__TEKS LATIHAN__
== == ==

Guru-guru ini adalah para guru yang selama ini melatih, mengajar, dan mendidik siswa dalam bidang yang lain. Baik di dalam kelas maupun di luar kelas sesuai dengan mata pelajaran (mapel) masing-masing.
Jika guru mapel olahraga lebih banyak mengajar dan mendidik siswanya di lapangan. Tetapi, mereka yang mengajarkan mapel selain mapel olahraga lebih banyak melakukannya di dalam kelas.
Toh begitu, terkait dengan latihan menjadi petugas upacara bendera, baik yang sering mengajar di lapangan maupun yang sering mengajar di dalam kelas sama saja. Yaitu, sama-sama tampak seperti siswa ketika siswa diajar oleh gurunya.
Sebab, dalam berlatih ini yang menjadi gurunya adalah siswa. Siswa yang memiliki kapasitas melatih dalam bidang tata upacara bendera (TUB) dan peraturan baris-berbaris (PBB).
Beberapa siswa ini memang barusan mengikuti lomba TUB dan PBB. Dan, dalam dua cabang ini mereka meraih juara. PBB Juara 1 dan TUB Juara 2 tingkat kabupaten.
Itu sebabnya, mereka membantu guru-guru yang berlatih menjadi petugas upacara bendera. Mereka tak merasa takut. Mereka dapat memerankan guru seperti yang dilakukan oleh guru-guru saat mengajar mereka.
Misalnya, mengingatkan kesalahan langkah yang dilakukan oleh guru dalam berlatih sebagai pengibar bendera Sang Saka Merah Putih. Beberapa siswa yang ambil peran ini percaya diri mengingatkan guru yang mengalami kesalahan. Â Sekalipun kesannya kurang sesuai adab.
Tetapi, mereka memang diberi kesempatan untuk melatih. Dan, tak dibolehkan malu-malu menegur dan mengingatkan saat ada guru yang memerankan bagiannya mengalami kesalahan.

== == ==

__TUGAS 1__
Menurut teks tentang guru berlatih upacara bendera, peringkat apa yang diraih para siswa dalam lomba TUB tingkat kabupaten?
__TUGAS 2__
Tuliskan kembali bagian teks tentang guru berlatih upacara bendera mulai dari "Beberapa siswa ini" sampai dengan "2 tingkat kabupaten.".
__TUGAS 3__
Teruskan teks tentang guru berlatih upacara bendera setelah kalimat terakhirnya.

__DATA MENTAH__
== == ==

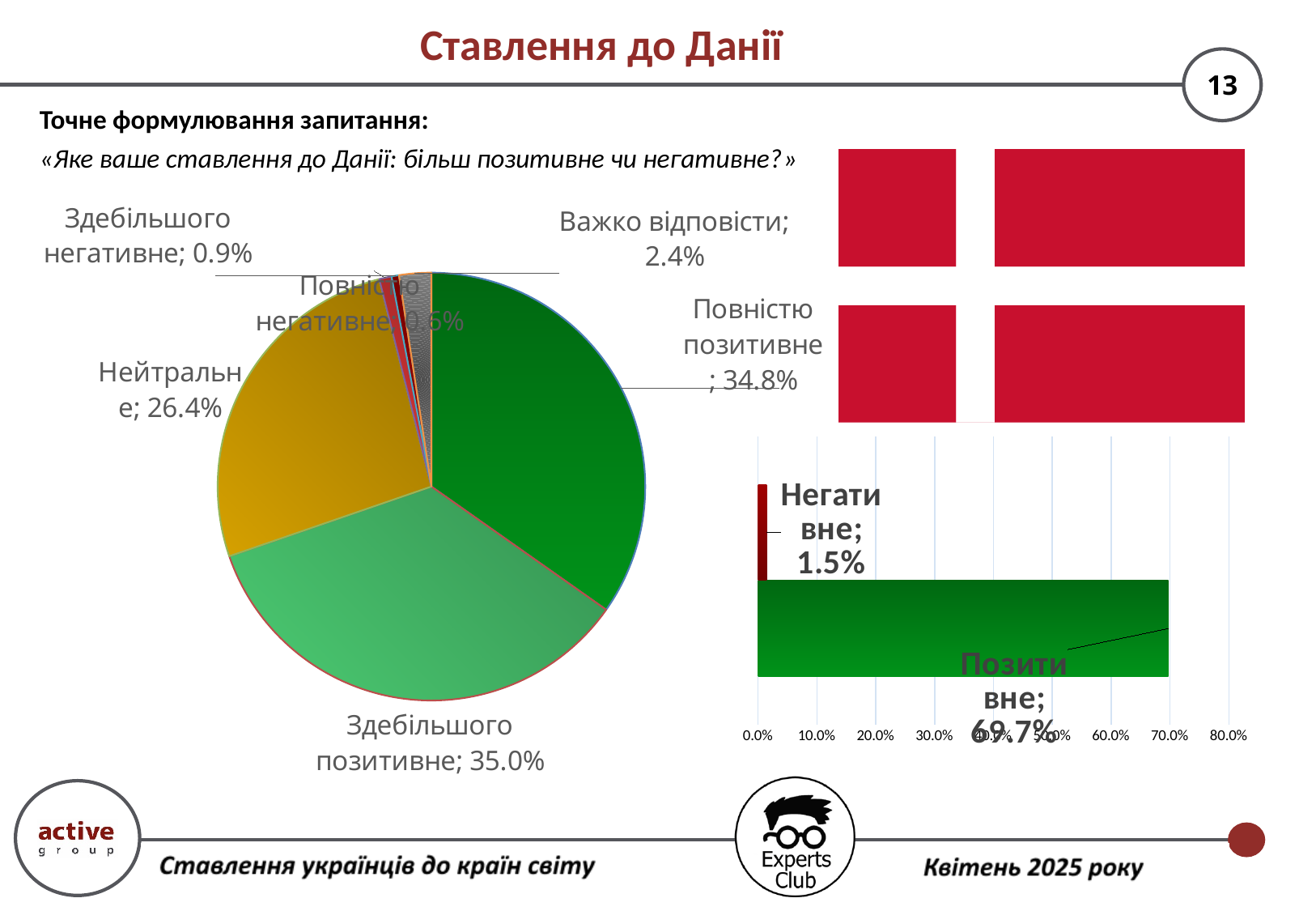
What kind of chart is the chart on the left of the slide? Pie chart In the pie chart, which is larger: «Нейтральне» or «Здебільшого негативне»? Нейтральне In the pie chart, what is the value for «Нейтральне»? 26.4% In the bar chart at the bottom right, what is the difference between «Позитивне» and «Негативне»? 68.2% In the bar chart at the bottom right, what is the value for «Позитивне»? 69.7% In the pie chart, what is the value for «Здебільшого позитивне»? 35.0% How many slices does the pie chart have? 6 In the pie chart, which category has the largest share? Здебільшого позитивне In the pie chart, what is the value for «Важко відповісти»? 2.4% In the bar chart at the bottom right, what is the value for «Негативне»? 1.5% In the pie chart, what is the value for «Повністю позитивне»? 34.8% In the pie chart, what is the difference between «Здебільшого позитивне» and «Нейтральне»? 8.6%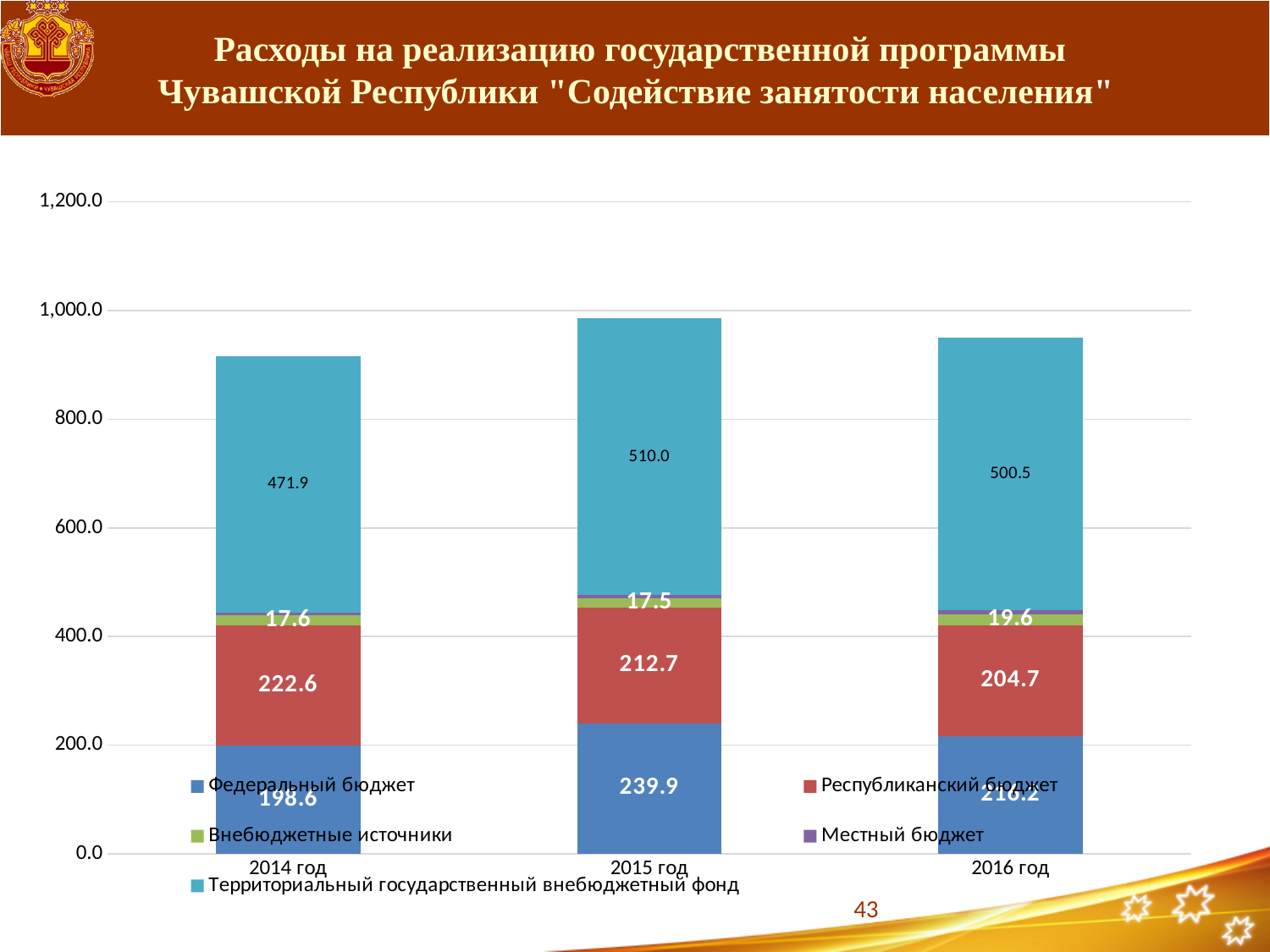
How many years are shown on the x axis? 3 Which colour represents Федеральный бюджет in the chart? blue Which year has the larger Федеральный бюджет value, 2014 год or 2015 год? 2015 год What is the value for Республиканский бюджет in 2014 год? 222.6 How many series does the legend list? 5 What is the value for Внебюджетные источники in 2016 год? 19.6 What is the difference between the Республиканский бюджет values for 2014 год and 2016 год? 17.9 In which year is the value for Территориальный государственный внебюджетный фонд the highest? 2015 год Is the total height of the stacked bar for 2015 год greater or less than 800.0? greater What kind of chart is shown on the slide? bar chart What is the value for Территориальный государственный внебюджетный фонд in 2015 год? 510.0 What is the value for Федеральный бюджет in 2015 год? 239.9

== == ==

__JAWABAN TERTULIS 1__
Juara 2.

__JAWABAN TERTULIS 2__
Beberapa siswa ini memang barusan mengikuti lomba TUB dan PBB. Dan, dalam dua cabang ini mereka meraih juara. PBB Juara 1 dan TUB Juara 2 tingkat kabupaten.

__JAWABAN TERTULIS 3__
Guru-guru yang diingatkan juga menerima saja dan mengikuti arahan siswa. Sebab, guru-guru menyadari bahwa siswa lebih mampu mengarahkan, mengingatkan, dan memberi contoh.
Beberapa siswa piawai dalam bidang ini. Misalnya, terlihat saat ada siswa yang memberikan contoh kepada guru yang bertugas menjadi pengibar bendera. Ia melakukan secara maksimal. Cara melangkah, cara berhenti, dan cara memberi aba-aba terlihat sempurna.
Dan, justru, lucunya, karena contohnya sempurna, guru yang menjadi petugas upacara bendera tak memiliki energi dan kemampuan untuk menirunya. Guru-guru melakukannya sesuai dengan energi dan kemampuan masing-masing.
Sekalipun begitu, para siswa yang melatih dengan sabar memberi petunjuk. Mereka tampak menyadari bahwa memang seperti ini kemampuan guru dalam melaksanakan perannya masing-masing.
Di bawah matahari yang semakin menyorotkan sinar panasnya, para guru masih terlihat semangat. Meski ada yang tampak kurang kuat menerima sengatan matahari.
Dengan cara bertudung memakai perangkat upacara di atas kepala saat ia jeda tak menjalankan tugas, tetap berada dan bertahan di lapangan.
Seperti ini pemandangan guru-guru yang sedang berlatih sebagai petugas upacara bendera. Tetapi, ini wujud semangat guru dalam proses berlatih.
Sekalipun seluruh aktivitas latihan yang dilakukan belum dapat diteladani. Namun saja wajar sebab hanya sekali dalam satu tahun bertugas. Latihan saja baru tiga kali untuk upacara bendera dalam HUT PGRI dan HGN tahun ini.
Berbeda dengan (kalau) siswa yang bertugas. Pasti bagus. Sebab, mereka menjadi petugas upacara bendera acapkali. Jadi, berlatihnya kontinu sekalipun berkala.
Seperti di sekolah tempat saya mengajar, misalnya, ada enam tim siswa petugas upacara bendera. Mereka menjalankan tugas gilir berganti.
Sehingga, setiap tim dalam satu tahun dapat bertugas beberapa kali. Dengan begitu, seperti sudah disebut di atas, berlatihnya kontinu secara berkala.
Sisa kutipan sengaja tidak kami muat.